«À L'INTÉRIEUR du tunnel saturé de fumées, nos urgentistes ont cru leur dernière heure arrivée, rapporte le Dr Vincent Pegoraro, chef du service des urgences du centre hospitalier de Calais. D'autant plus qu'un jour comme celui-là [le 11 septembre, septième anniversaire des attentats contre New York, NDLR], tout le monde pense bien sûr à une action terroriste.»
Au lendemain de l'intervention, les quatre membres de l'équipe du SMUR de Calais, deux médecins et deux infirmières, sous le choc, ont bénéficié d'une prise en charge par une psychologue.
Les six chauffeurs intoxiqués par les fumées ont été hospitalisés quant à eux dans l'USC (unité de surveillance continue) et au service de pneumologie du CH. L'un d'eux, de nationalité polonaise, a été transporté au CHRU de Lille pour une séance de caisson hyperbare, en l'absence d'unité spécialisée sur place, ou de caisson mobile dans la région Nord - Pas-de-Calais.

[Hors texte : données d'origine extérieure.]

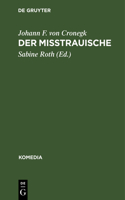 Mißtrauische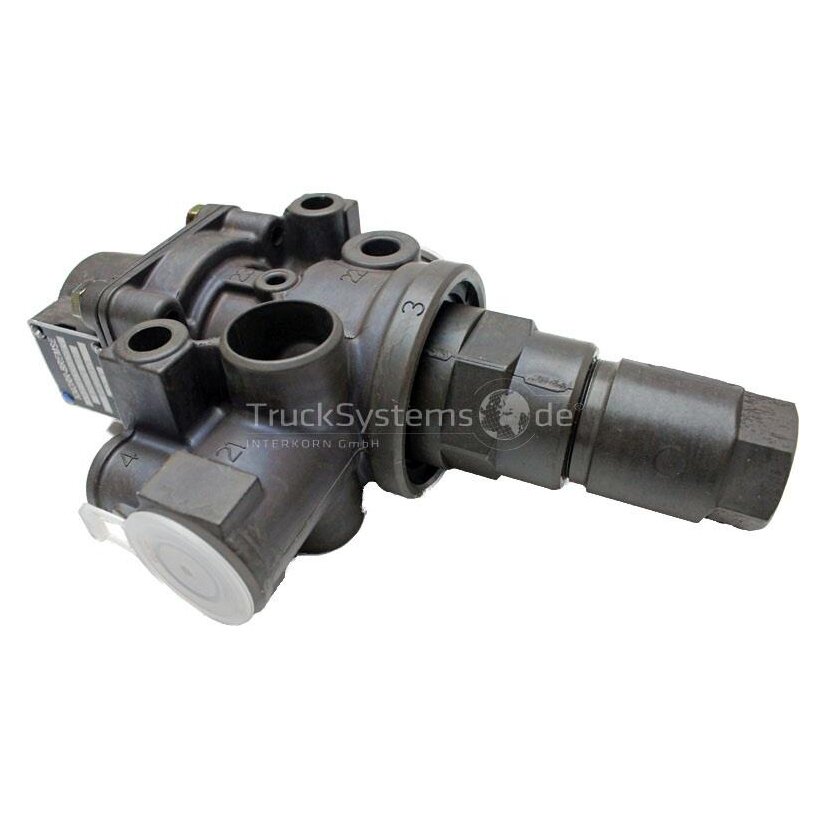 KNORR-BREMSE Druckregler 0481039235000 - DR3510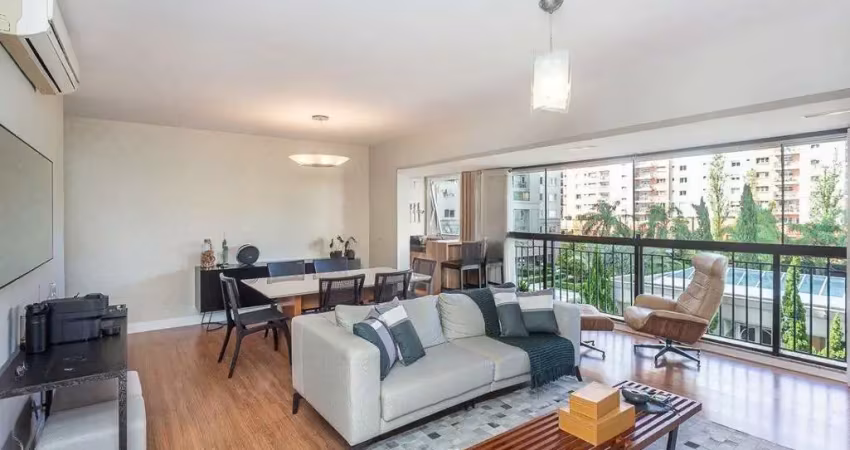 Apartamento com 3 quartos à venda na Avenida Túlio de Rose, 260, Jardim Europa, Porto Alegre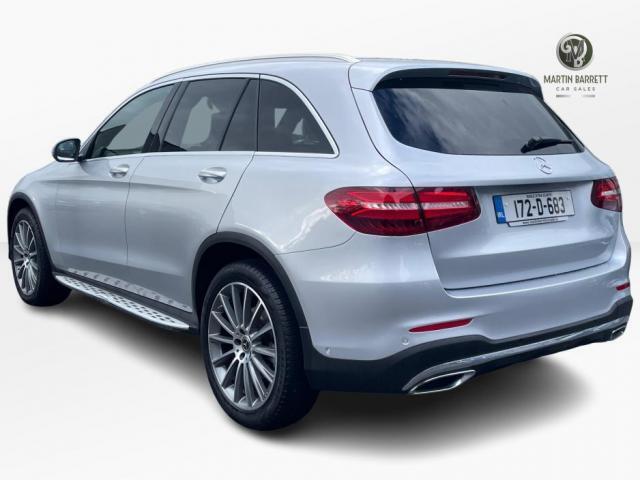 Image for 2017 Mercedes-Benz GLC Class 250 D 4MATIC AMG SPORT 5DR AUTO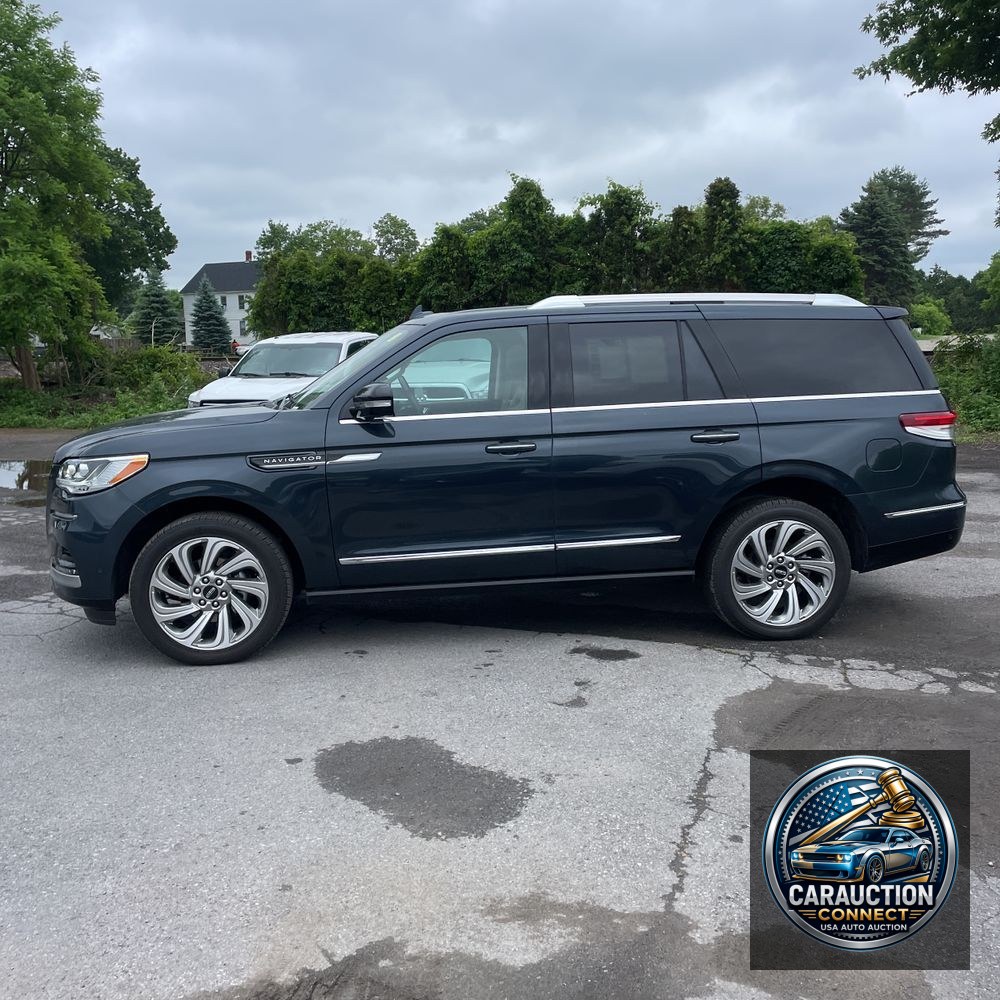 2024 Lincoln Navigator Reserve
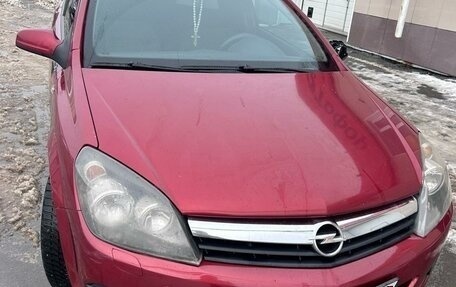 Opel Astra H, 2006 год, 430 000 рублей, 4 фотография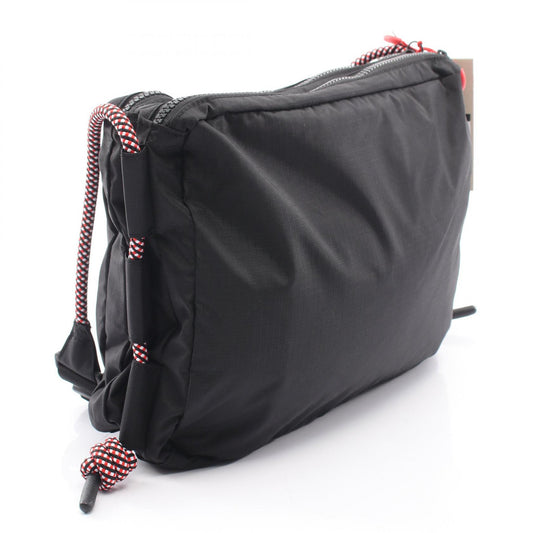HUNTER Travel Ripstop Nylon Bag Black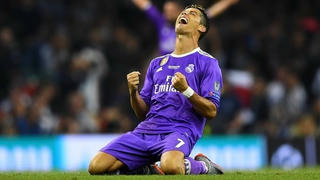 Ronaldo thiết lập hàng loạt kỷ lục sau khi 'phá lưới' Buffon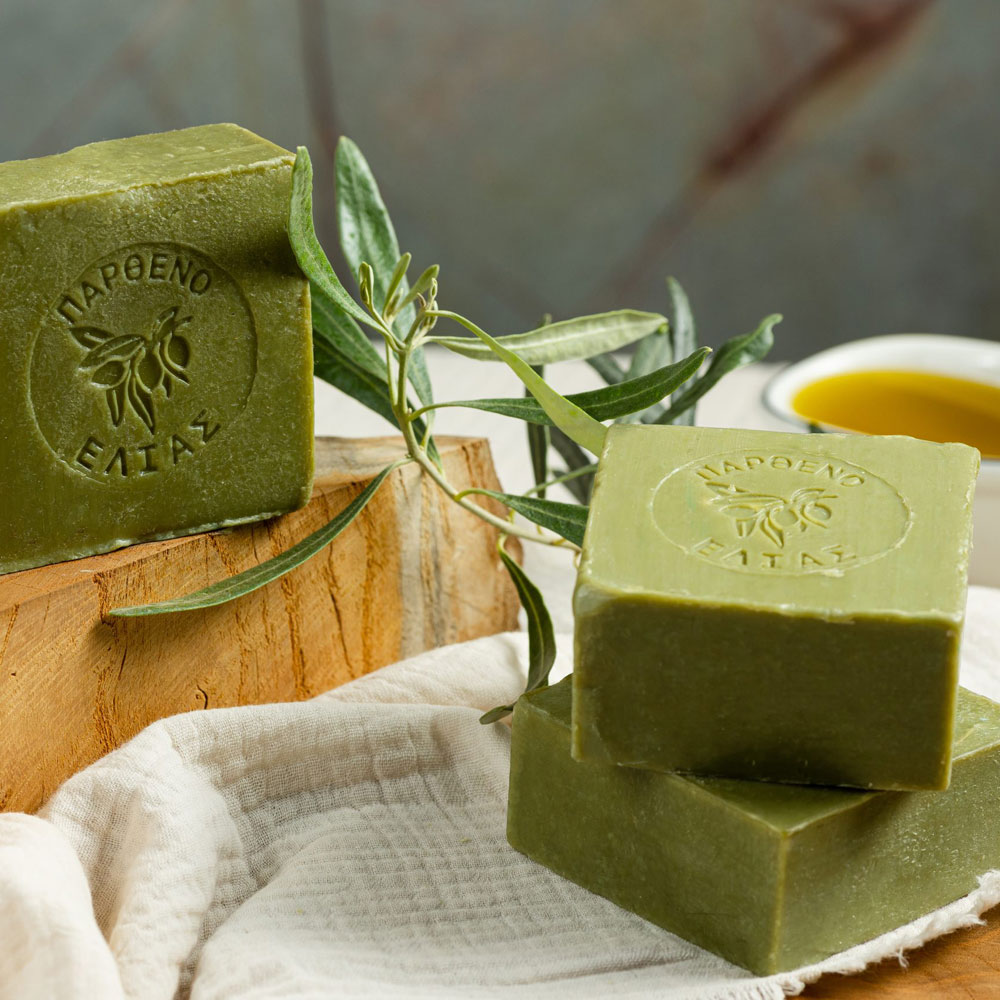 Olive Oil Soap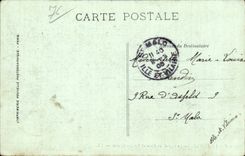 Le Havre - cabo de Heve - CPA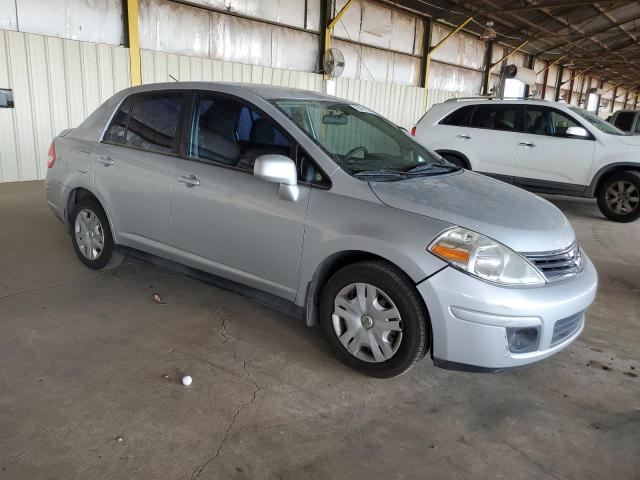 Photo 4 from auction – 2010 NISSAN VERSA with VIN 3N1BC1AP0AL360765
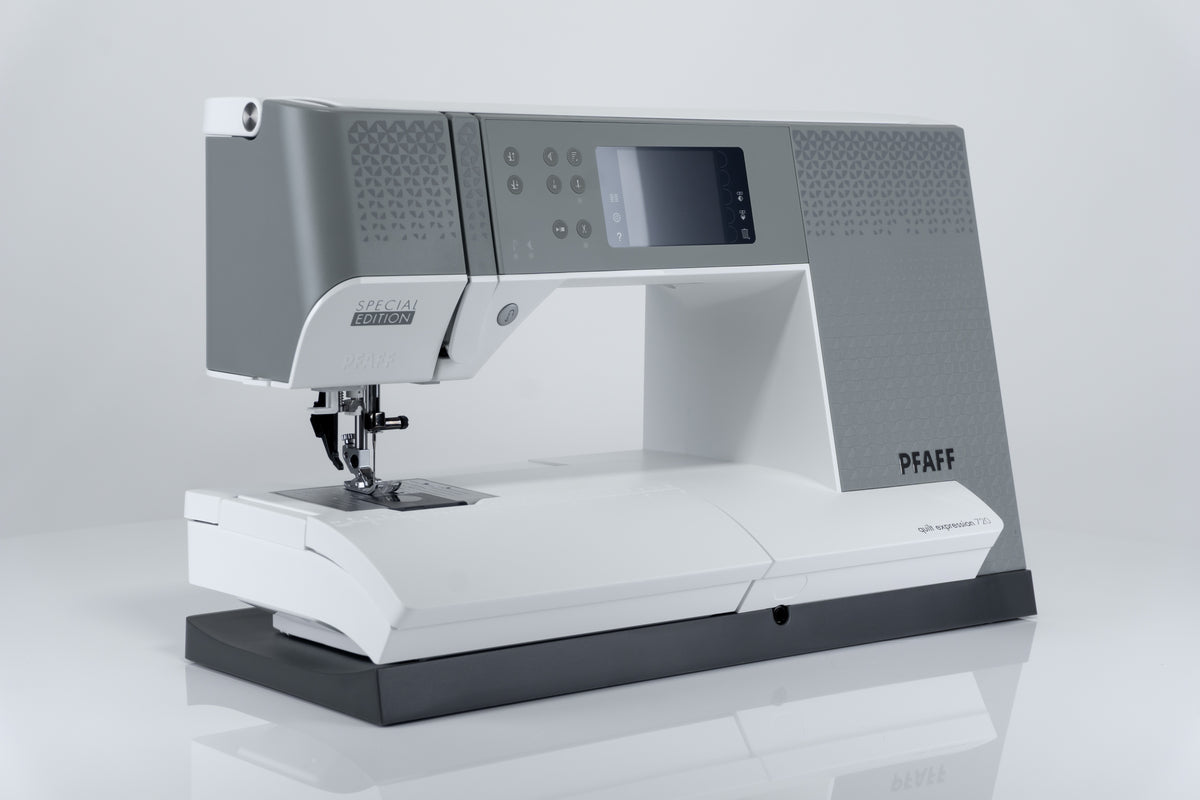 Pfaff quilt expression 720 SE Näh- und Quiltmaschine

«Les premières informations ont tout d'abord fait état de trente-deux, puis de douze victimes, rapporte le directeur du CH, Philippe Blua. Une cinquantaine de lits ont été tout de suite libérés. En définitive, la cellule de crise n'aura pas eu à activer le plan Blanc. Hormis les approximations autour de l'évaluation initiale, le débriefing effectué le lendemain a conclu à un sans-faute du dispositif.»
Un environnement à très haut risque.
Un dispositif activé par le SAMU d'Arras et qui a mobilisé des équipes nombreuses à Coquelles, à l'entrée du tunnel : hélicoptères de la protection civile, camions du SDIS et équipes des SMUR de Dunkerque, de Boulogne et de Calais, ainsi que des SAMU d'Arras et de Lille, avec l'arrivée du PSM (poste sanitaire mobile) de Lille, capable de prendre en charge 500 urgences absolues.
Situé à moins de 5 km de Coquelles, le CH de Calais, un établissement de 843 lits, est bien sûr en première ligne. Fort de ses onze PH, le service des urgences enregistre 30 000 passages annuels et dispose de neuf lits de HCD (hospitalisation de courte durée), deux salles de déchoquage et quatre box.
Des moyens qui datent d'une quinzaine d'années et qui ne semblent pas formatés pour un environnement à très haut risque : outre la sortie du tunnel, Calais est aussi le premier port de passagers français avec un intense trafic de ferries qui croisent les hypertankers de la mer du Nord, dans des conditions météo souvent délicates. Les équipes s'entraînent en conséquence. Calais n'étant pas un SMUR maritime, ce sont des hélicoptères militaires qui hélitreuillent, en cas de nécessité, des urgentistes à bord des ferries, où jusqu'à 3 000 passagers peuvent se trouver en difficulté.
Pour faire face aux catastrophes qui pourraient survenir dans le tunnel, un exercice grand format est organisé chaque année en janvier, dit plan Binat (pour binational). Médecins britanniques et français tentent d'harmoniser leurs stratégies respectives de l'urgence, dirigeant la manoeuvre à tour de rôle : les premiers mobilisent sur le site de la catastrophe des paramédics, alors que les seconds envoient des médecins, la communication étant encore compliquée par les problèmes linguistiques.
Côté français, d'autres exercices de simulation à moindre échelle sont organisés plusieurs fois par an pour tester la chaîne des secours et habituer les équipes à intervenir à l'intérieur du tunnel.
Depuis sa mise en service en 1994, le tunnel a déjà connu sept incendies, dont le plus grave, le 19 novembre 1996, avait fait cinq blessés et provoqué d'importants dégâts. Des pannes peuvent aussi nécessiter des interventions médicales, comme, en janvier 2007, le blocage d'un convoi pendant plusieurs heures à l'intérieur du tunnel, qui a nécessité la prise en charge de plusieurs passagers victimes de malaises.
Signe qu'une catastrophe peut survenir à tout moment, le CH de Calais est un des rares établissements à garder visible en permanence la signalisation de son plan Blanc. «Cette signalétique, dans les couloirs et sur les accès, commente le directeur, rappelle au visiteur que le CH vit sur le pied de guerre. Tout le personnel a conscience que la catastrophe nous pend au nez et reste vigilant.»